> **Dokumen Sumber**:
==================================================

Selasa, 15 November 2011

Perkebunan Kopi Terancam Alih Fungsi Menjadi Perkebunan Karet

  • PDF

-Lebih menjanjikan-
MUARAENIM, BeritAnda - Keberadaan areal perkebunan kopi di Kabupaten Muaraenim perlahan-lahan mulai terancam. Pasalnya, saat ini banyak petani yang lebih memilih tanaman karet karena di nilai lebih menjanjikan.

Kepala Dinas Perkebunan Kabupaten Muaraenim Ir. Maryana melalui staf Pengelolaan Data Statistik Perkebunan, Rizal Arika Jakfar mengatakan, untuk Kabupaten Muaraenim kawasan utama peruntukan kebun kopi berada di tiga kecamatan. Masing-masing, Semende Darat Laut (SDL), Semende Darat Tengah (SDT) dan Semende Darat Ulu (SDU).
“Namun demikian, daerah lain seperti Kecamatan Tanjung Agung juga banyak menghasilkan produksinya untuk komoditas ini,” ujar Rizal di ruang kerjanya, Senin (24/10/2011).

==================================================

> **Data Tercatat**:
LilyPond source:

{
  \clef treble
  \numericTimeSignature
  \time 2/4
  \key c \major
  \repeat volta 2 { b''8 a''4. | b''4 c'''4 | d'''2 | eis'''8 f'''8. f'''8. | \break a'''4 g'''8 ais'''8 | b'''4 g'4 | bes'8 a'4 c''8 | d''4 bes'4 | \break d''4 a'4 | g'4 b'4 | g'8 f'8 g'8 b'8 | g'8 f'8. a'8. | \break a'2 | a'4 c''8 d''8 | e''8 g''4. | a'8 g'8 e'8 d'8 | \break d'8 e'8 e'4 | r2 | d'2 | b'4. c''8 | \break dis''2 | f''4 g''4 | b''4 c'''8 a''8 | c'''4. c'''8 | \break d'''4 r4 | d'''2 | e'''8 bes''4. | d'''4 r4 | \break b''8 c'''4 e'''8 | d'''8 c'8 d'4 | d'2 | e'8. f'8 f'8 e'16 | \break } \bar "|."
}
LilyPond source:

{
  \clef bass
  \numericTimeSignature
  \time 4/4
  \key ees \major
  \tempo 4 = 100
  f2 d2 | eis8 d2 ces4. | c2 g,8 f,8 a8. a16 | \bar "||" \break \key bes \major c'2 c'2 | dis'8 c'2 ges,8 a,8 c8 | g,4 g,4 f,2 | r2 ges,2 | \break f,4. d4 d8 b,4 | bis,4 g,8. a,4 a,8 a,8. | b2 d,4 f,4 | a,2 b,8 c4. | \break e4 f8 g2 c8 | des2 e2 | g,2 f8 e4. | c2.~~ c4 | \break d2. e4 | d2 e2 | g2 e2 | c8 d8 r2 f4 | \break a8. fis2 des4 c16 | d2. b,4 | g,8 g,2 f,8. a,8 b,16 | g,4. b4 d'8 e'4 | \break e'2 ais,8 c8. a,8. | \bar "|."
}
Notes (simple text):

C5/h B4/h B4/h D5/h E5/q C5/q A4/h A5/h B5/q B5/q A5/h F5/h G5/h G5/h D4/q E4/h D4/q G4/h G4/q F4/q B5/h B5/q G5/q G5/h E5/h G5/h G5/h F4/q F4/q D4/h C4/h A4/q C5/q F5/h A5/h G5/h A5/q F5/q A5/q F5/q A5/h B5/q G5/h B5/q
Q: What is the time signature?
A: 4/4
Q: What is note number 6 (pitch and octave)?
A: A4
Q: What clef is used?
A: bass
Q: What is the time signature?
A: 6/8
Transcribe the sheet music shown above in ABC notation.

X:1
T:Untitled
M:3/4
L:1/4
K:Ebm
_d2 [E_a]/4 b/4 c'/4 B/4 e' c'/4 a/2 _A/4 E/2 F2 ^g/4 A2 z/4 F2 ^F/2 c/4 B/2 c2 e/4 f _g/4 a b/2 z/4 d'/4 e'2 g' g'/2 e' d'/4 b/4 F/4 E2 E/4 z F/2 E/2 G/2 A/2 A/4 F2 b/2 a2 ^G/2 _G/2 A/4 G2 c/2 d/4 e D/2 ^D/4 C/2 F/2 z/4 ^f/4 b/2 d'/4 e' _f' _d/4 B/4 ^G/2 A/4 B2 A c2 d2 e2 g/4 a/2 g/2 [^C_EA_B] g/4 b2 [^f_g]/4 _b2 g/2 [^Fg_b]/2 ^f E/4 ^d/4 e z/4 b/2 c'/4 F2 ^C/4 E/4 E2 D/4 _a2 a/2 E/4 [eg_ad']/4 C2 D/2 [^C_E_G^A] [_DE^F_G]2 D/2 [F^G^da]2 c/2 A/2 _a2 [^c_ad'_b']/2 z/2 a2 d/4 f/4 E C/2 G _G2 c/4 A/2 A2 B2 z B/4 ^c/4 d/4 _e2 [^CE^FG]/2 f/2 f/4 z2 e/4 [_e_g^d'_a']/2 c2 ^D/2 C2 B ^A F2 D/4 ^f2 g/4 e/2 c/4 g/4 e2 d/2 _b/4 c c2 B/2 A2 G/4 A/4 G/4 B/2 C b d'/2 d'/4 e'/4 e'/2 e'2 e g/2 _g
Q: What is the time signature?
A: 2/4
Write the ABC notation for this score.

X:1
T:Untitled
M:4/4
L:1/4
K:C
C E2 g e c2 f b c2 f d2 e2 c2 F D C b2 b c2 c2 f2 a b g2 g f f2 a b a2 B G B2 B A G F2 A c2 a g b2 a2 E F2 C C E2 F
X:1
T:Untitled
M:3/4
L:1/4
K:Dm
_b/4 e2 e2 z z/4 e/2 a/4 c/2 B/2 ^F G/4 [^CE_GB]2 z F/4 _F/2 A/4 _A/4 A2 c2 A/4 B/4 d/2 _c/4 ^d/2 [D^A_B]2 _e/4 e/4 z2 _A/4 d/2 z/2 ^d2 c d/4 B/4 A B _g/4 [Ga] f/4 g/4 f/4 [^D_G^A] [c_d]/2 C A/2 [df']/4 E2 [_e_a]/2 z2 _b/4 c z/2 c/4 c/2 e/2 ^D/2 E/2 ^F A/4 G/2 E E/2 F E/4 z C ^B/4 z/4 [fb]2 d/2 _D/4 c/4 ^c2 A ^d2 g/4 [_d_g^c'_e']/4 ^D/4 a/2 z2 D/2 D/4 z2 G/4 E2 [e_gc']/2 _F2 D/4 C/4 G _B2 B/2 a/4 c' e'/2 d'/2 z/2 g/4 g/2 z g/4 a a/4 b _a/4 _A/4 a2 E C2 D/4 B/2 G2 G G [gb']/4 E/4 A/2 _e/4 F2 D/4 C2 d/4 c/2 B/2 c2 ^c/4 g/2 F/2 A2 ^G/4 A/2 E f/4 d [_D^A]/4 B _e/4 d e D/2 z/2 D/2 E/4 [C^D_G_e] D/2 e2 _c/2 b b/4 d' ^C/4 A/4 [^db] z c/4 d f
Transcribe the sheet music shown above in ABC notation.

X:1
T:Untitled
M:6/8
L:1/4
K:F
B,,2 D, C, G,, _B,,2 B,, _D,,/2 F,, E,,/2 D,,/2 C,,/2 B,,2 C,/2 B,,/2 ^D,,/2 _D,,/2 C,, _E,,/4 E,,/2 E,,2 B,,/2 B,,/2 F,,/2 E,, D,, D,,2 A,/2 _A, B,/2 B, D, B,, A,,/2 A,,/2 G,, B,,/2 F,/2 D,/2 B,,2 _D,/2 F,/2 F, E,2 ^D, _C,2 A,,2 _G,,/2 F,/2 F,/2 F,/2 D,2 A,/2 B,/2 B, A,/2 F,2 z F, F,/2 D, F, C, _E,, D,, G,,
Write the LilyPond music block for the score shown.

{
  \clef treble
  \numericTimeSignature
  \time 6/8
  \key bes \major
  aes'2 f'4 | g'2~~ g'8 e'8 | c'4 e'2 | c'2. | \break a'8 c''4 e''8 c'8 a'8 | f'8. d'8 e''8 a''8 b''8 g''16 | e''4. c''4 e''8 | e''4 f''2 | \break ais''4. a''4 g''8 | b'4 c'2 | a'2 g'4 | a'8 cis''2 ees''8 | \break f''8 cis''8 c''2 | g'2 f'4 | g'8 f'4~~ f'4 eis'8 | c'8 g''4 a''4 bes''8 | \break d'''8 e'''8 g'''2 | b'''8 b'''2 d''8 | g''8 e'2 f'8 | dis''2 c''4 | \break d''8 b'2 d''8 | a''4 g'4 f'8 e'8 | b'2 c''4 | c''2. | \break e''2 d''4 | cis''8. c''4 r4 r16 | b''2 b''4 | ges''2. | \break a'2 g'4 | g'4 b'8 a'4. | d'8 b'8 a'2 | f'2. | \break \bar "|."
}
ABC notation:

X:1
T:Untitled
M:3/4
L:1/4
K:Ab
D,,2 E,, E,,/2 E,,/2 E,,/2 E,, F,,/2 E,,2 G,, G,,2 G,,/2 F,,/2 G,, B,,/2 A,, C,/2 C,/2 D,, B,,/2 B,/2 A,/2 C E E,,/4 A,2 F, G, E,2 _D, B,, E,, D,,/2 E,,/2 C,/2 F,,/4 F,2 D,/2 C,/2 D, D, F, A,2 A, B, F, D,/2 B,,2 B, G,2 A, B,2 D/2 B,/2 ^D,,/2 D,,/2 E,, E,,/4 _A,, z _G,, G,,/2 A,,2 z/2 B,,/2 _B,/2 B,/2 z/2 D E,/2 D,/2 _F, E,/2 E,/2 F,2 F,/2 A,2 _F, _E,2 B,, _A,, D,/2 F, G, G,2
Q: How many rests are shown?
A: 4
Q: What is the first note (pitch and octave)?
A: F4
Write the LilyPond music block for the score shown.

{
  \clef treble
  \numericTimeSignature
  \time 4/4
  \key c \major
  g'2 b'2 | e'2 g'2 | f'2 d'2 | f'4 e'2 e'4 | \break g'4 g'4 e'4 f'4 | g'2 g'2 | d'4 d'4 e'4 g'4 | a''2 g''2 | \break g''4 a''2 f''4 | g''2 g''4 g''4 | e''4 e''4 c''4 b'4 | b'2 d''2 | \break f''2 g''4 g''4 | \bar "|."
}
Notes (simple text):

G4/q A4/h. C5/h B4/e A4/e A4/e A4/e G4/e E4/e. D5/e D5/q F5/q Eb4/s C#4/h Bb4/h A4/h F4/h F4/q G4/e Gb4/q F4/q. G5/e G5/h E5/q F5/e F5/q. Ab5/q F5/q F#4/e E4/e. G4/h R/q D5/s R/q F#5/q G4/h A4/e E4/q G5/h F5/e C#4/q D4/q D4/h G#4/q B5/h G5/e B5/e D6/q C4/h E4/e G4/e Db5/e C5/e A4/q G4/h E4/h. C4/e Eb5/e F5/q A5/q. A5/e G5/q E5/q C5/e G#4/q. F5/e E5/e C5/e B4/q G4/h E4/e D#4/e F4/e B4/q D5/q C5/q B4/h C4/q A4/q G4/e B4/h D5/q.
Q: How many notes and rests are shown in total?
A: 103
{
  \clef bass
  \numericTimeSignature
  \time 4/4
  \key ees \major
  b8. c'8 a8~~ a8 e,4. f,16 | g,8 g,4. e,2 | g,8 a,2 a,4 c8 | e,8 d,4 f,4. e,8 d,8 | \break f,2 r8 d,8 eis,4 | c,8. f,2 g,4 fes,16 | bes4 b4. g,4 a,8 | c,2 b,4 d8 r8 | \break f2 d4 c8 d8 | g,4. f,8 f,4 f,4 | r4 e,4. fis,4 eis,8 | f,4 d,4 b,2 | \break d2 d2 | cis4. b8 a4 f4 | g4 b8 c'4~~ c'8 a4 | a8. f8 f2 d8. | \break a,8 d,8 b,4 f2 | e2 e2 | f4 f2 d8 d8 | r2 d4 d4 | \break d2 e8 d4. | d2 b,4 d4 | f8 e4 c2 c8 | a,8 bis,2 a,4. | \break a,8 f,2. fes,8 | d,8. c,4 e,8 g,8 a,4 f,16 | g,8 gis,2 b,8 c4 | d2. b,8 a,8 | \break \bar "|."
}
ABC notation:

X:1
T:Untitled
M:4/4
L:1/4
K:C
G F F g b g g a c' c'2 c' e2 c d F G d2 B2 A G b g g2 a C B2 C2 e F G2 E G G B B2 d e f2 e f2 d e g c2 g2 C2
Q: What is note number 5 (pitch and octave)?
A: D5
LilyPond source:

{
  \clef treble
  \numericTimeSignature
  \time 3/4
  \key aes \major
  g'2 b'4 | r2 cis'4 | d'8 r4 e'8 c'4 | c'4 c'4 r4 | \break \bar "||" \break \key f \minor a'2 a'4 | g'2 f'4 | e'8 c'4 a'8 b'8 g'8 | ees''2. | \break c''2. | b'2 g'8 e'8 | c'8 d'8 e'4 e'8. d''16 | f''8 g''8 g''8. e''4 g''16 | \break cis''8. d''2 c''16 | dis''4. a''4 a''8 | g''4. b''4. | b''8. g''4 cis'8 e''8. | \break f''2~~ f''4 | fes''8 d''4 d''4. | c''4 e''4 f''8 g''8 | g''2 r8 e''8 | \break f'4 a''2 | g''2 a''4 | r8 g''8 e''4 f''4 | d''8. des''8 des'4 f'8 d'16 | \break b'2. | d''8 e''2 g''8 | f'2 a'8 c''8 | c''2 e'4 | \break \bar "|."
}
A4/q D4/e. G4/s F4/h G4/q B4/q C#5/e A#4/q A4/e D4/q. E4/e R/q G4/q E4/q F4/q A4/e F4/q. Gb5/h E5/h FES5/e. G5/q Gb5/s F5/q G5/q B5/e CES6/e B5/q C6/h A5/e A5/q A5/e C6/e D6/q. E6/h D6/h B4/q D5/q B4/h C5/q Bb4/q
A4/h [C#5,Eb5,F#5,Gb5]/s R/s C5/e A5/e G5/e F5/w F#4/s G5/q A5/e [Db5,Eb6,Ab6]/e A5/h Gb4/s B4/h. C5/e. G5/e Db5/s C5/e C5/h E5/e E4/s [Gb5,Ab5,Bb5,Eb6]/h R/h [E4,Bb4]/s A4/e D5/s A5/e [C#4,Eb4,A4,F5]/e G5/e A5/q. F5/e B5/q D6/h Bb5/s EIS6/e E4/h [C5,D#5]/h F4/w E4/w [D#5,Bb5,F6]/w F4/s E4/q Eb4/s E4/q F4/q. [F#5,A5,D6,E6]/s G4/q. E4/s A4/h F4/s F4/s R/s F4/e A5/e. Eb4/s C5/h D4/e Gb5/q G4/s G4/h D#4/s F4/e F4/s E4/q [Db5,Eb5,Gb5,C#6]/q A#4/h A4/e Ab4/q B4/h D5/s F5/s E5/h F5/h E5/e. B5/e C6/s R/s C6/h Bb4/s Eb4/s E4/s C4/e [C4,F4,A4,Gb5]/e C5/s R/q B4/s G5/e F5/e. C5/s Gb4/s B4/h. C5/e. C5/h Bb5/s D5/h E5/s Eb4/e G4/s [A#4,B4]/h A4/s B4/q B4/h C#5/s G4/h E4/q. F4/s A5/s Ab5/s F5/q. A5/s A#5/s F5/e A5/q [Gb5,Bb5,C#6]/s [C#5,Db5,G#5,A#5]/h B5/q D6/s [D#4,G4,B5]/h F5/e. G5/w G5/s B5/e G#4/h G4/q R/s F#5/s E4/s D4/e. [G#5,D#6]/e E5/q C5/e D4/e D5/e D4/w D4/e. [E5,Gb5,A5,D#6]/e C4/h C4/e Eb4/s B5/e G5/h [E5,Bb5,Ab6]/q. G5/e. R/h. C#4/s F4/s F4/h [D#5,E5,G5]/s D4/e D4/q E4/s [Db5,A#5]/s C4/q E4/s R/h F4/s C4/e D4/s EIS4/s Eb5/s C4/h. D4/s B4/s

==================================================

> **Daftar Tugas**:
A) Terjemahkan ke dalam bahasa Inggris kalimat dari berita perkebunan kopi berikut: "Pasalnya, saat ini banyak petani yang lebih memilih tanaman karet karena di nilai lebih menjanjikan."
B) Menurut berita perkebunan kopi, di tiga kecamatan mana kawasan utama peruntukan kebun kopi di Kabupaten Muaraenim berada?
C) Teruskan berita tentang perkebunan kopi di Muaraenim mulai sesudah kalimat terakhirnya.

> **Jawaban Tiap Tugas**:
A) The reason is that many farmers now prefer rubber plants because they are considered more promising.

B) Semende Darat Laut (SDL), Semende Darat Tengah (SDT), dan Semende Darat Ulu (SDU).

C)
Rizal mengungkapkan, hingga semester II tahun 2010 tercatat luas areal kebun kopi di kecamatan SDL mencapai 10.359 hektar. Terdiri dari 1.347 tanaman belum menghasilkan (TBM), 8.541 tanaman menghasilkan TM dan 498 tanaman rusak (TR)/tanaman tidak menghasilkan (TTM).
Dimana dari jumlah ini total produktivitas sebanyak 11.068 ton dan jumlah petani 5327 orang. Untuk Kecamatan SDT luas areal 2.543 hektar. Terdiri dari 331 TBM, 2090 TM dan 122 TR/TTM. Dalam hal ini jumlah produksi sebanyak 2.717 dari 1932 petani.
Dan, untuk SDU luas kebun sekitar 2.589 hektar dengan 337 TBM, 2.140 TM dan 112 TR/TTM. Untuk tingkat produktivitas sebanyak 2.780 dengan 1436 petani. Sedangkan untuk total produksi kopi di Kabupaten Muaraenim secara keseluruhan mencapai 25.125 dengan jumlah petani sebanyak 15.229 orang.
“Secara estiminasi setiap 1 hektar kebun kopi ini, mampu menghasilkan sekitar 1.3 ton beras kopi (biji kopi),” terang Rizal.
Namun, kata Rizal, keberadaan kebun kopi, khususnya di wilayah peruntukan ini secara perlahan mulai terancam. Sebab, setiap tahun areal perkebunan karet milik rakyat terus bertambah.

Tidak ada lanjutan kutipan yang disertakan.